### TASK STATEMENT
Read the records that follow and state how many lines hold "measured", adding nothing else.

### SOURCE DATA
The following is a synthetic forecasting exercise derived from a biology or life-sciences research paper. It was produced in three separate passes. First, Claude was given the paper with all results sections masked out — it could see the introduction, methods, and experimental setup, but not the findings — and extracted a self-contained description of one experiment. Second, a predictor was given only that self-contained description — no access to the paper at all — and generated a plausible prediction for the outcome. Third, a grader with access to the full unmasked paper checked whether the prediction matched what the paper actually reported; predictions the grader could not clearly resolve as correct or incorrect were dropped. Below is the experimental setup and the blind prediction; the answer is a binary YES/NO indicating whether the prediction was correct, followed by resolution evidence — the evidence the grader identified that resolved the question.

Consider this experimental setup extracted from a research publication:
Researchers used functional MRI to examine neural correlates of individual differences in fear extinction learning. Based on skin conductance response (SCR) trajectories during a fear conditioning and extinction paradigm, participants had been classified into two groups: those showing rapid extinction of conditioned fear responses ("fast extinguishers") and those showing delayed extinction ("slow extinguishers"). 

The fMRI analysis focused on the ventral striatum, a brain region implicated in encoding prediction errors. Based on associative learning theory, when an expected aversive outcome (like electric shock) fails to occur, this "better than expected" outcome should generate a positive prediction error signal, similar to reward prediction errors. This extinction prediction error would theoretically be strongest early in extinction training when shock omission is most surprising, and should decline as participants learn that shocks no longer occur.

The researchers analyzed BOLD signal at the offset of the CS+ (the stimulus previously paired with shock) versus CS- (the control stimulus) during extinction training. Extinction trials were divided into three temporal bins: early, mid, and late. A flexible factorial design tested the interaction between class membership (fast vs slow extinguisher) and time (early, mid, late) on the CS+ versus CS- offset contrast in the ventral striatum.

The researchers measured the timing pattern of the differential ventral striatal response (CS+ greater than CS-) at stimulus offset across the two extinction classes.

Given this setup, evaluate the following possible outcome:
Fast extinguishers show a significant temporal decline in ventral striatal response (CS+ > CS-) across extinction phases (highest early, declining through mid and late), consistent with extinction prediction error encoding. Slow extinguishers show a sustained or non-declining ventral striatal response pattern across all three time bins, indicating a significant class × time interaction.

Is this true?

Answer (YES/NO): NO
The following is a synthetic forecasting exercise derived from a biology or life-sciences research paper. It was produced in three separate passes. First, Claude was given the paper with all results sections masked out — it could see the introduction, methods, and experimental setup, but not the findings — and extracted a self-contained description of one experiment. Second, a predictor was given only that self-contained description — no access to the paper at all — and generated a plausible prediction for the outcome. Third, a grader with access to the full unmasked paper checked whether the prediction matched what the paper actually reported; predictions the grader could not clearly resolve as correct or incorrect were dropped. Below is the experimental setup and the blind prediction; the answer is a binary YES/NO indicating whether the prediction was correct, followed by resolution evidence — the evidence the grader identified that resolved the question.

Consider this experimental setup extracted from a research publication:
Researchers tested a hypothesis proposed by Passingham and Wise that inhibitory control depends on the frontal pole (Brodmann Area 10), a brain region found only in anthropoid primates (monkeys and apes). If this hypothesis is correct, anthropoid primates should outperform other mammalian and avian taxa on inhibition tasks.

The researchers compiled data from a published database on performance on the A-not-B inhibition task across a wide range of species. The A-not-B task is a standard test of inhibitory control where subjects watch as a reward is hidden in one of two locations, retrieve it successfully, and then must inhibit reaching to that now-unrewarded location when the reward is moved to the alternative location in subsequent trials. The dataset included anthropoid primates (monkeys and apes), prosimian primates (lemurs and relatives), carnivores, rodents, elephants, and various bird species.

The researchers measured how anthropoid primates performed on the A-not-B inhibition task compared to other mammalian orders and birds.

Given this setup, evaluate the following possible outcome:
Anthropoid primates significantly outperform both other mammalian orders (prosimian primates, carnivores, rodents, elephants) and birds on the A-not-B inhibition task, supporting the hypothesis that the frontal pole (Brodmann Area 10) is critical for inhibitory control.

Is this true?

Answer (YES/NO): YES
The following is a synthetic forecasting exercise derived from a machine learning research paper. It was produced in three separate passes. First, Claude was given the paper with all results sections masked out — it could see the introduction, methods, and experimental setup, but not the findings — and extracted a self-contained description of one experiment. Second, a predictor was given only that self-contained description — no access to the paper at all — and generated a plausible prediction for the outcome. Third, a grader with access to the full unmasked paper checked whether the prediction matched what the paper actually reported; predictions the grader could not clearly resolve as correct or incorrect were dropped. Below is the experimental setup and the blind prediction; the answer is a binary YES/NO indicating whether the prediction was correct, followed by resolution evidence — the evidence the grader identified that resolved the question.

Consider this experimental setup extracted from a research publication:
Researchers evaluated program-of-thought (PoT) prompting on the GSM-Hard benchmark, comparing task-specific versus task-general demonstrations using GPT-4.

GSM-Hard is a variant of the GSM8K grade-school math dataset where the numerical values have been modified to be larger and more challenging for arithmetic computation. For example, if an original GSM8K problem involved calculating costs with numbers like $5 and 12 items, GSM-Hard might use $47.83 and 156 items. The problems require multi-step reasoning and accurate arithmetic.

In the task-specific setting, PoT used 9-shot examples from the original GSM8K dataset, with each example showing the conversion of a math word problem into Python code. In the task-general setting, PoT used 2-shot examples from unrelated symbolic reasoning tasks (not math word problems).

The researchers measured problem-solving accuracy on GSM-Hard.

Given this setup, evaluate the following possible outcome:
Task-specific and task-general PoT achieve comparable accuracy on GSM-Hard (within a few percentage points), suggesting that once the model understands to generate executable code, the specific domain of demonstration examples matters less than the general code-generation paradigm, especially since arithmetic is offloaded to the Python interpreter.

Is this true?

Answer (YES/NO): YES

### RESPONSE TO THIS TASK
3